緩和ケア病棟での看護師の役割

緩和ケア病棟で働く看護師には様々な役割があります。
患者やその家族に対してのケアをはじめ、一般病棟と緩和ケア病棟間の移動に関わる引き継ぎや、チームとしてケアする際の中心的役割を担ったりと、多くの役割があります。
緩和ケアでは、痛みや苦しみを少しでも軽減し、患者や患者の家族の精神的ケアをメインに行います。
看護師の仕事は多岐に渡る一方で、痛みを軽減するためには鎮痛剤や麻酔薬などを用いて症状を抑えるなど、できる治療は限られています。
こういったことから、新しい医療知識や技術の習得を希望している看護師の場合、緩和ケア病棟で働くことに焦りを感じる者もいるようです。

緩和ケア病棟では、迫りくる死に恐怖を抱き、その不安から自暴自棄になる患者もいます。
不安だけでなく痛みのつらさから看護師に対しても暴言を吐いたりすることもあります。
穏やかな日々を過ごして欲しい、痛みや不安などから少しでも解放されて欲しい、と願っても看護師も感情が揺さぶられたり自己嫌悪から落ち込むこともあります。

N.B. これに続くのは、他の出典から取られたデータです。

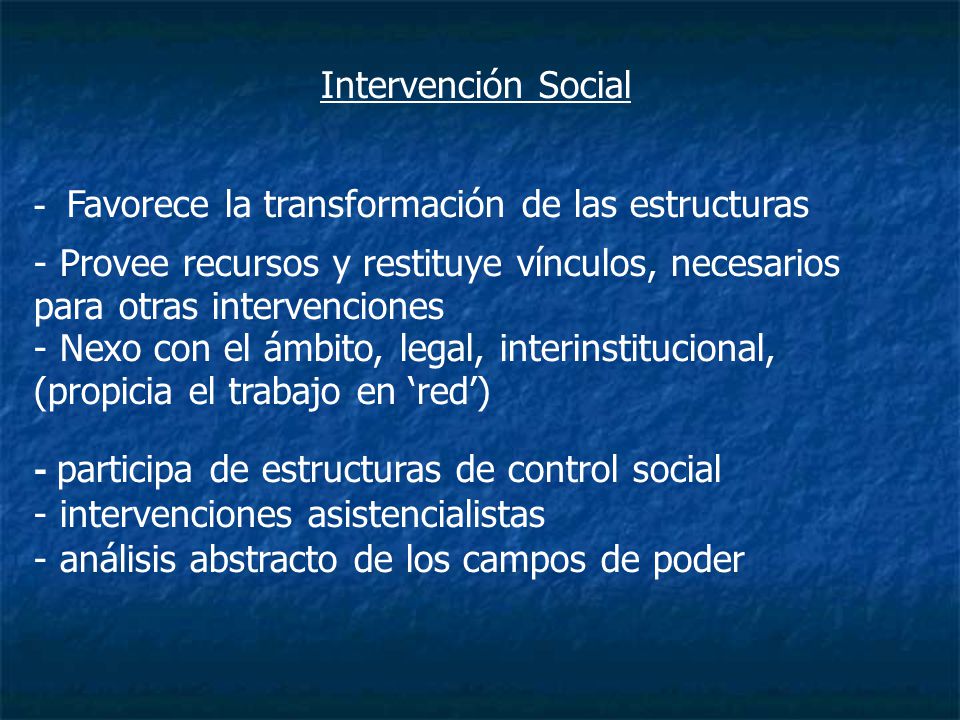 Intervención Social

- Favorece la transformación de las estructuras

- Provee recursos y restituye vínculos, necesarios para otras intervenciones
- Nexo con el ámbito, legal, interinstitucional, (propicia el trabajo en ‘red’)

- participa de estructuras de control social
- intervenciones asistencialistas
- análisis abstracto de los campos de poder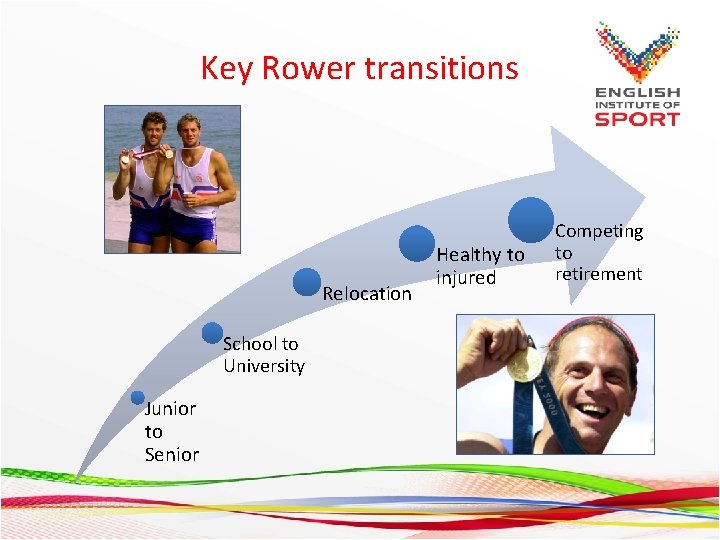 Key Rower transitions

ENGLISH INSTITUTE OF SPORT

Junior to Senior

School to University

Relocation

Healthy to injured

Competing to retirement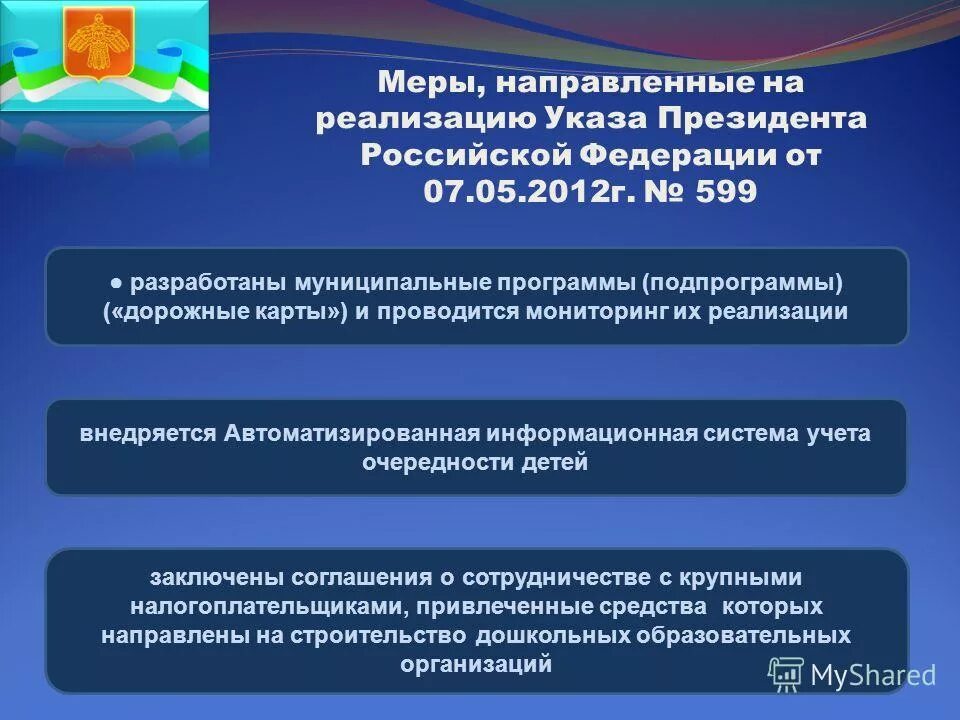 Меры, направленные на реализацию Указа Президента Российской Федерации от 07.05.2012г. № 599

● разработаны муниципальные программы (подпрограммы) («дорожные карты») и проводится мониторинг их реализации

внедряется Автоматизированная информационная система учета очередности детей

заключены соглашения о сотрудничестве с крупными налогоплательщиками, привлеченные средства которых направлены на строительство дошкольных образовательных организаций

MyShared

しかしこのような状況下で得る多くのことは、他の科での仕事や、今後医療に関わる上で大きな経験となります。
少しの変化でも見逃さない洞察力やチーム医療に関わることで得る協調性、何よりもつらい日々を患者と共に過ごしてわかる多くのことは今後の看護に大きな影響を与えるものです。
そのため、緩和ケア病棟だからといって焦る必要はまったくありません。
しっかり患者と向き合い、優しく寄り添うことができる看護師として成長することも十分可能なのです。